Keifer even commented on alimony and that it is an equal right and an equal responsibility that both parents contribute to the raising of the children and that life time alimony is inappropriate. He quoted from the comic, Flip Wilson, who used to say, “His wife was suing him for alimony because he made her give up her job at the dry cleaners when they were married.” This is not evidenced based enough and thus alimony should be a limited term and not lifetime. He feels as many do, why should someone have to be responsible for someone else’s happiness for the rest of their life? Shouldn’t each person be responsible for his or her own happiness? Which then brought Keifer to the subject of Child support and how the math is very flawed by false averages. His final words were, “Get Angry, Get Active!”
Following all of the speakers, there was a question and answer time with Senator Fasano who had another pressing engagement after the rally. First, Joey Watley spoke about Title 2 (ADA Rights) and that CT is NOT compliant with them. Then Paul, now of Virginia, spoke about a bill already passed by CT in 2005 for parents rights and shared custody that was not being adhered to by the courts. Cheryl Martone, of US Concerned Parents, spoke up about DCF’s forcing of GAL’s onto older children when these children were often able to speak up on their own, as they are old enough to do so. Clarification was made by myself, Joan T. Kloth-Zanard of PAS Intervention, about how and when was the best time of day to approach our legislators. To which, Senator Fasano emphasized the importance that once the bill is in front of the legislators, we need to make an appointment to meet with each of our respective Senators and Representatives about it.
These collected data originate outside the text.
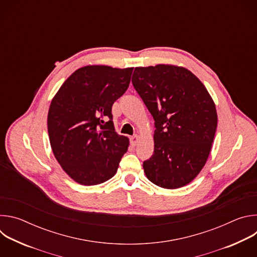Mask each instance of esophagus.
Here are the masks:
<instances>
[{
  "label": "esophagus",
  "mask_w": 257,
  "mask_h": 257,
  "mask_svg": "<svg viewBox=\"0 0 257 257\" xmlns=\"http://www.w3.org/2000/svg\"><path fill=\"white\" fill-rule=\"evenodd\" d=\"M138 141H139V136L138 135H133L131 138H130V142H131V145H133V146H135L137 143H138Z\"/></svg>",
  "instance_id": "esophagus-1"
}]
</instances>
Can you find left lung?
Returning a JSON list of instances; mask_svg holds the SVG:
<instances>
[{"label":"left lung","instance_id":"1","mask_svg":"<svg viewBox=\"0 0 257 257\" xmlns=\"http://www.w3.org/2000/svg\"><path fill=\"white\" fill-rule=\"evenodd\" d=\"M132 83L155 120V151L143 162L154 184L176 189L187 185L204 167L217 115L202 82L183 67L135 68Z\"/></svg>","mask_w":257,"mask_h":257}]
</instances>
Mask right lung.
Wrapping results in <instances>:
<instances>
[{"label": "right lung", "mask_w": 257, "mask_h": 257, "mask_svg": "<svg viewBox=\"0 0 257 257\" xmlns=\"http://www.w3.org/2000/svg\"><path fill=\"white\" fill-rule=\"evenodd\" d=\"M132 71L82 67L63 83L51 102L48 132L54 156L81 185L111 179L128 150L129 139L115 131L112 105L127 90Z\"/></svg>", "instance_id": "add662e5"}]
</instances>
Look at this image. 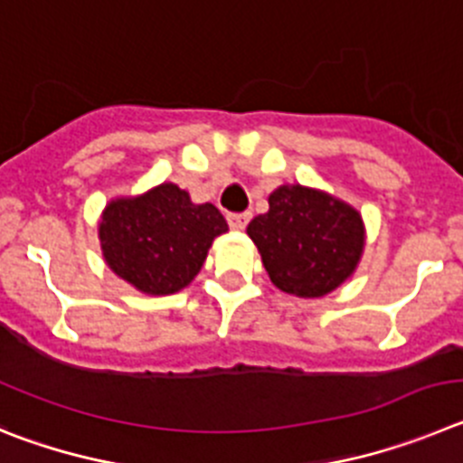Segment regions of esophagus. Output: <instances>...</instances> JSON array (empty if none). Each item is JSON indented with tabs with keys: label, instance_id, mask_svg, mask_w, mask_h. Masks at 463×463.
I'll use <instances>...</instances> for the list:
<instances>
[{
	"label": "esophagus",
	"instance_id": "esophagus-1",
	"mask_svg": "<svg viewBox=\"0 0 463 463\" xmlns=\"http://www.w3.org/2000/svg\"><path fill=\"white\" fill-rule=\"evenodd\" d=\"M249 219H251V214H249V212H241V214H228V226H231L232 231H244L249 223Z\"/></svg>",
	"mask_w": 463,
	"mask_h": 463
}]
</instances>
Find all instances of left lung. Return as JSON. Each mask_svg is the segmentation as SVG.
Returning a JSON list of instances; mask_svg holds the SVG:
<instances>
[{
  "mask_svg": "<svg viewBox=\"0 0 463 463\" xmlns=\"http://www.w3.org/2000/svg\"><path fill=\"white\" fill-rule=\"evenodd\" d=\"M269 279L283 293L320 298L351 277L364 247L353 207L304 186H279L269 212L247 228Z\"/></svg>",
  "mask_w": 463,
  "mask_h": 463,
  "instance_id": "obj_1",
  "label": "left lung"
}]
</instances>
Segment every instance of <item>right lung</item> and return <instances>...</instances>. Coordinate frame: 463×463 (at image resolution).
<instances>
[{
	"mask_svg": "<svg viewBox=\"0 0 463 463\" xmlns=\"http://www.w3.org/2000/svg\"><path fill=\"white\" fill-rule=\"evenodd\" d=\"M226 231L222 212L210 203L194 205L189 194L175 184L112 201L99 226L112 272L149 295L184 288L201 272L212 240Z\"/></svg>",
	"mask_w": 463,
	"mask_h": 463,
	"instance_id": "obj_1",
	"label": "right lung"
}]
</instances>
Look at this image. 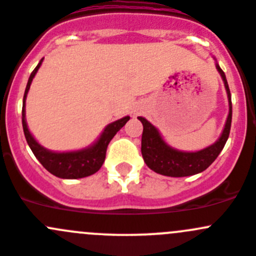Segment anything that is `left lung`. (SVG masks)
Masks as SVG:
<instances>
[{"instance_id": "left-lung-1", "label": "left lung", "mask_w": 256, "mask_h": 256, "mask_svg": "<svg viewBox=\"0 0 256 256\" xmlns=\"http://www.w3.org/2000/svg\"><path fill=\"white\" fill-rule=\"evenodd\" d=\"M216 69L218 70V72L222 76L224 82H225L228 103H230V112H228V120H226L225 128H224L220 140L215 144L210 146V147L205 148L202 150H198V152H180V150L168 147L166 143L163 142L158 130L147 119L138 116V119L143 124L140 150H142V156L146 164L152 171L170 177L192 176V174L205 171L211 163L218 158L222 148L225 147V143L228 140V134H230L232 106H231V94L225 72L221 70V68L218 64H216Z\"/></svg>"}]
</instances>
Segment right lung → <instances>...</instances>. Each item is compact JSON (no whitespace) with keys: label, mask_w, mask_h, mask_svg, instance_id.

There were comments from Susan of Litchfield about children going to the abusive parent because of assumed allegations of abuse. Her feeling is that Parental Alienation took her kids away because it was her ex’s defense against her. She stated that her children were sexually abused but yet the experts and her ex claimed that she was the alienator and removed her custody with her children from her. She believes that both parents should have visitation but in her case, they left her destitute and unable to afford supervised visits even if she was the alienator. She believes that kids are really in danger but some “camps” believe GAL/AMC/Therapist/Evaluators are not thorough enough in their investigative techniques causing false allegations of Parental Alienation. Then Don from Trumbull spoke up. He was followed by Peter Szymonik, an Attorney/GAL, who addressed the issue the GAL/AMC referral list and that there needs to be a better system of assigning GAL’s and AMC’s. Our present system seems to follow the ‘good ol’ boys network” with judges only referring cases to their “buddies”, which leaves out any GAL’s and AMC’s who are not connected politically.
In the end, the rally was quite a success with people from all over in attendance to show their support for Bill No. 77, a Presumption of Shared Parenting. Many believe that if this bill was passed, it might just end many of the abuses now going on in our family court system. And if this bill is not passed, there is still a lot of awareness and education happening in the state of Connecticut that we need to continue this fight until we get it passed.